Sua perspectiva de “ensino integrado” seria a união das duas partes já

enunciadas e visaria à formação do cidadão. Para o professor, a formação do

cidadão para o mundo do trabalho “tem que ter essas duas áreas muito bem

associadas”, no sentido de integrar a base dada pelas disciplinas português e

matemática com a formação técnica. Ressaltou a importância da disciplina

português, para desenvolver um bom relatório e ajudar na interpretação das

questões de matemática. Interpretamos que, ao perceber a formação geral apenas

como uma base para a formação técnica, acabou por enunciar uma visão utilitarista

da formação geral e uma concepção reduzida de formação integral.

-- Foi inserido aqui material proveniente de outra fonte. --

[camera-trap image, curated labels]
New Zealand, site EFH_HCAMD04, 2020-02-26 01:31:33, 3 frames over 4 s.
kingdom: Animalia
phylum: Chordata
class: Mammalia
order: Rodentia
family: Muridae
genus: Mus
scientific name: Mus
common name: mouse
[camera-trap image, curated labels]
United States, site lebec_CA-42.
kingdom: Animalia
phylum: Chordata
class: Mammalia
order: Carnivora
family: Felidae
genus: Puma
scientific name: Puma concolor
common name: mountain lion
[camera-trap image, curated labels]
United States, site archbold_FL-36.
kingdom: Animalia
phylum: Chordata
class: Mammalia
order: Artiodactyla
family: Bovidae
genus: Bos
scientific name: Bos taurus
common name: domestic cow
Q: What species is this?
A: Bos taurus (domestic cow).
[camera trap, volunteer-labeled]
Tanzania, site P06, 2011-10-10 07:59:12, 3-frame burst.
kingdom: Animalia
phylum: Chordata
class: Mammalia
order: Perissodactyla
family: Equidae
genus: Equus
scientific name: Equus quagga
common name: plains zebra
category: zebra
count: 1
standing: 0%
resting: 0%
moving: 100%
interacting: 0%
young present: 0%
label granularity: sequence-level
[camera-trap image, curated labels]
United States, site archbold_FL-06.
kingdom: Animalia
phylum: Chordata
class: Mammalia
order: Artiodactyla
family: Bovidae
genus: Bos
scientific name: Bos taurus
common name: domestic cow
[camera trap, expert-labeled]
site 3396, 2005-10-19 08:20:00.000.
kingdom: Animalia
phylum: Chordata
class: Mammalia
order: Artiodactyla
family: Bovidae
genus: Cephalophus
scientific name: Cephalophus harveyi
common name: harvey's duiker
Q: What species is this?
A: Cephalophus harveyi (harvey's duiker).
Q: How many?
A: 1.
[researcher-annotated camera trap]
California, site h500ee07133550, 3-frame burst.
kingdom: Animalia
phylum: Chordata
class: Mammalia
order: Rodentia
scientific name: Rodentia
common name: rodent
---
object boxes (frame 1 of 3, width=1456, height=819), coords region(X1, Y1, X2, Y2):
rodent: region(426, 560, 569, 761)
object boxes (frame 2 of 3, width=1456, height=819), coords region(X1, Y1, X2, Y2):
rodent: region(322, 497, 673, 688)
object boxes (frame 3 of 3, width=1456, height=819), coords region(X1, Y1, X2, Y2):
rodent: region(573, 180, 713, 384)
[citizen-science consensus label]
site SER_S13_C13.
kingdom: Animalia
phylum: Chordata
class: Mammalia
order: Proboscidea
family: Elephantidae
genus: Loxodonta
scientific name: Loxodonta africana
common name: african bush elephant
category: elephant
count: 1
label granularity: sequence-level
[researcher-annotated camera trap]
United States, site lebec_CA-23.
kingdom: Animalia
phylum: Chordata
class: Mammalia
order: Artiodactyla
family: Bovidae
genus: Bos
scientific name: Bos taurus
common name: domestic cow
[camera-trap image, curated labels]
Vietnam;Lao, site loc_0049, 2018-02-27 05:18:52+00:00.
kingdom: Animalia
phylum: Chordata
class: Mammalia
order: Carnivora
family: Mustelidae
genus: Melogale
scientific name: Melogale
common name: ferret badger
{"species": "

Ele criticou o curso técnico quando era oferecido separadamente da formação

propedêutica, antes de 2004, (“no passado”) e o considerou como perda para os

alunos. Relacionou essa “ruptura” à falta de qualidade do ensino (“ isso não foi um

bom resultado”).

Ao ser perguntado se consegue, na prática, realizar a formação integral e o

quanto a instituição demonstra estar preocupada em desenvolvê-la, confirmou a sua

concepção de formação integral, ao dizer que esses alunos (do curso técnico

subsequente) não atingem esse tipo de formação (“ nós estamos formando alguns

alunos onde a parte técnica fica um pouco deficiente na fase final do curso, que é na

elaboração de um relatório”).

Ele comparou e classificou a formação nos cursos integrado e subsequente,

avaliando que, no primeiro, “os resultados são muito melhores, agora no curso

subsequente, os resultados são muito ruins, muito ruins mesmo.” Para explicar a sua

avaliação, hierarquizou os espaços escolares (“Ele às vezes fez o curso numa outra

instituição que não foi a escola A, e fez somente a parte técnica, aí quando vai

somar esses resultados é muito ruim no curso subsequente”). Para ele, a qualidade

do curso integrado está relacionada ao fato das disciplinas português e matemática

138

se integrarem às técnicas, embora reconheça que tenham “que integrar um pouco

mais”.

Apontou, como ponto crítico do curso subsequente, a forma como se dão as

aprovações (“sendo um pouco, assim, automáticas”), porque “alguns alunos passam

de uma série pra outra, no curso subsequente, apenas pra cumprir tabela, pra

cumprir número”.

Deixou claro, ao longo de todo o enunciado, sua apreciação valorativa em

relação à capacidade dos alunos de elaborar o relatório final do curso, o que dá

margem à interpretação de que esses relatórios atestam a qualidade da formação

integral no curso técnico.

f) Apresentação do conhecimento científico

Após uma pausa, o Prof. Vítor iniciou sua resposta declarando: “essa

pergunta é difícil”. É possível interpretar essa pausa como necessidade de tempo

para tecer uma resposta, buscando palavras, concepções para enunciar a sua visão

de uma forma elaborada e próxima ao que sua interlocutora gostaria de ouvir, ou ao

que seria mais “correto” dizer. Também como falta da apropriação de uma

concepção de ciência, a respeito da qual já pudesse enunciar como palavra própria.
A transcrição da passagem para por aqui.